Ellen Spertus was one of my heroes when i was a computer science undergraduate. She is a kick-ass computer scientist who wouldn't stand for MIT's sexism and did her part to highlight gender-based inequalities.

Ellen is now a professor at Mills College (although doing her sabbatical at Google). At Mills, she helps run the Mills Interdisciplinary Computer Science program. This program is a fantastic opportunity for women (and men) who didn't major in CS to return to school in order to get the CS skills necessary to go on to graduate school or to work in industry. This is a re-entry program that focuses on computer science, not just programming-related job skills.

Because i thought Misbehaving readers would enjoy the stories of other women in computing, i asked Ellen a few questions about how she got where she is and what she would recommend for other women interested in the field. The complete interview is contained within...

Tell me about you. How did you get into computer science?

Even though I was born well before (1968) the rise of the personal computer, I grew up around computers. My father, who loved computers and had gone to MIT, got a computer terminal when I was about 6 or 7. It connected to the office mainframe at 120 baud and output directly to heat-sensitive paper. It didn't even have a CRT. I learned to program in BASIC, typing in programs from Creative Computing magazine.

My big brother Michael was a star mathlete and taught me math as far back as I can remember. He also told me stories of great mathematicians and computer scientists, such as Archimedes and Seymour Cray. Despite my being female, teachers expected me to be good at math, because of my brother. My mother and sisters weren't interested in math and computers, so I was considered an honorary male.

When I was 12, I went to one of the first computer camps and was delighted to have found my peers. I felt that way again when I went to MIT for college, where just about everyone had been misfit in high school.

Tell me about your path to Mills and Google.

I majored in computer science all the way through at MIT (bachelor's, master's, PhD). CS was the MIT degree program with the lowest percentage of women (even lower than physics, nuclear engineering, etc.). As I mentioned, I was pretty male-identified and was somewhat misogynistic. Specifically, I thought that technical fields required more intelligence and effort than non-technical fields and that women's underrepresentation meant that they were stupid and/or lazy. I no longer feel this way.

| Aim A |
Condense the paragraph of the interview that begins "Even though I was born well before" into a short bulleted list of its main facts.
The interview has no connection to the rows that follow it.

| Data shown |
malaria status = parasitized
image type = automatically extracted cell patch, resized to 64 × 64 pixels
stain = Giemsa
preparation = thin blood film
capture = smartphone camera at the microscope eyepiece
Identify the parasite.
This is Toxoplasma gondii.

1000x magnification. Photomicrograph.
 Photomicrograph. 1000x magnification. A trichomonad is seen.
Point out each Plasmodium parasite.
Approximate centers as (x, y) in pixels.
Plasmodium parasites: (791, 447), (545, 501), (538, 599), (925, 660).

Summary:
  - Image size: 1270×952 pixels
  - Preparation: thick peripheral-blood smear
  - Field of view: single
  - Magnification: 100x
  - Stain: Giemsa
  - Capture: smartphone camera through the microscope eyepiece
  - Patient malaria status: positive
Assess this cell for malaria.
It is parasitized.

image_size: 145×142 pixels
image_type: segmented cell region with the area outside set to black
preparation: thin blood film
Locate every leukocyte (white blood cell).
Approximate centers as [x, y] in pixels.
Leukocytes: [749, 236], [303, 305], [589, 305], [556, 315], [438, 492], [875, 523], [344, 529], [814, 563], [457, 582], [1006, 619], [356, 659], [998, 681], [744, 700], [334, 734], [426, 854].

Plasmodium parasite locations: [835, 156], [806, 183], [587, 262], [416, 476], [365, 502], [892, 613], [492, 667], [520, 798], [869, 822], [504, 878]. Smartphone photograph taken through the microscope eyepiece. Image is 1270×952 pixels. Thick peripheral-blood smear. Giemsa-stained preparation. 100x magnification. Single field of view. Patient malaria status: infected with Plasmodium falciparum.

| Aim B |
Collect every line in the rows that contains the string "smear". Case counts.

| Written answer A |
- Born in 1968, well before the rise of the personal computer, yet grew up around computers.
- Father, who loved computers and had gone to MIT, got a computer terminal when the speaker was about 6 or 7.
- The terminal connected to the office mainframe at 120 baud, printed on heat-sensitive paper and had no CRT.
- Learned to program in BASIC by typing in programs from Creative Computing magazine.

| Written answer B |
  - Preparation: thick peripheral-blood smear
Plasmodium parasite locations: [835, 156], [806, 183], [587, 262], [416, 476], [365, 502], [892, 613], [492, 667], [520, 798], [869, 822], [504, 878]. Smartphone photograph taken through the microscope eyepiece. Image is 1270×952 pixels. Thick peripheral-blood smear. Giemsa-stained preparation. 100x magnification. Single field of view. Patient malaria status: infected with Plasmodium falciparum.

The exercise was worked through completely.